The grooves and pits in molars trap food particles and are prone to cavities. Covering those grooves can have a big impact on cavity prevention. Sealants, made of a composite resin containing special plastic material, are applied to the back teeth, covering and protecting those grooves and preventing cavities from forming.
What Does Getting Sealants Involve? Does It Hurt?
Getting sealants is actually one of the less scary procedures your pediatric dentist performs and is much less stressful than a filling. They’re completely non-invasive and no more uncomfortable than a basic cleaning. Your dentist will apply and then remove a gentle acid to help get the tooth surface ready for the sealant. After the tooth is dry, she’ll apply the sealant in liquid form so it can easily flow into those grooves and pits. Then the sealant is hardened with a special light leaving a protective coating that will last for years.
When Should My Child Get Sealants?
The ADA recommends getting sealants as soon as the first permanent molars appear, usually around age 6. Your child will need another application around age 12 when the rest of her adult molars come in. If your young child is especially at risk for cavities, we sometimes even recommend sealants for baby teeth. Sealants will usually need to be reapplied every five years or so to keep them in good working shape.
Are Sealants Safe?
With all of the hype about the BPA in plastics in recent years, we get questions from parents about whether sealants are safe. The ADA has done plenty of research on the issue and helps put things into perspective. The level of BPA in today’s dental sealants is tiny compared to levels found in food, dust, cosmetics and even the air we breathe. We can say with absolute confidence that sealants are safe.
Are Sealants Covered by Insurance?
Many parents don’t realize that sealants are more and more frequently covered by dental insurance.

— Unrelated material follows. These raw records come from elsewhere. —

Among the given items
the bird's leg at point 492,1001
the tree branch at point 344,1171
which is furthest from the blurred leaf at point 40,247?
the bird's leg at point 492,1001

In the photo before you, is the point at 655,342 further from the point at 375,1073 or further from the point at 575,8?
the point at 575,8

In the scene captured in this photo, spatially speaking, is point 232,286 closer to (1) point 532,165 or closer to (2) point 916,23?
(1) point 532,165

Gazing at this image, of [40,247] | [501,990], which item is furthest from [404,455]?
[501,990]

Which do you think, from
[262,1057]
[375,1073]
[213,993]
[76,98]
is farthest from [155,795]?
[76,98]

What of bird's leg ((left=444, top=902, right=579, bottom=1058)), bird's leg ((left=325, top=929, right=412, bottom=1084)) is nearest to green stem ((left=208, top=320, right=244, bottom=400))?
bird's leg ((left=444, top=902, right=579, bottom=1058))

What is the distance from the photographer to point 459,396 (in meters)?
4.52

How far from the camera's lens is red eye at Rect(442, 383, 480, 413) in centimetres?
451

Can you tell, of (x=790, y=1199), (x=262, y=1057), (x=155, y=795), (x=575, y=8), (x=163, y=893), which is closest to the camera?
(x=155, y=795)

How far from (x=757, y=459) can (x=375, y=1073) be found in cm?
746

Insurers understand that preventing cavities can save them money down the road. We recommend contacting our insurance company to check on the details. And remember, even if sealants aren’t covered by your plan, they’re usually more cost effective than treating cavities down the road.
Dental Sealants at NOVA Pediatric Dentistry & Orthodontics
According to the CDC, children between 6 and 11 years old who don’t get sealants are three times more likely to get cavities. Sealants are beneficial for all children and especially necessary for kids who are at greater risk of decay because of genetic or lifestyle factors. As your child reaches elementary age, it’s a great time to talk with your pediatric dentist about adding dental sealants to your oral health tool kit. Our doctors have decades of experience with this safe, non-invasive procedure.
Remember, sealants are not a substitute for regular check-ups and brushing and flossing at home, but they can go a long way toward helping keep teeth healthy. And prevention is always our number one goal.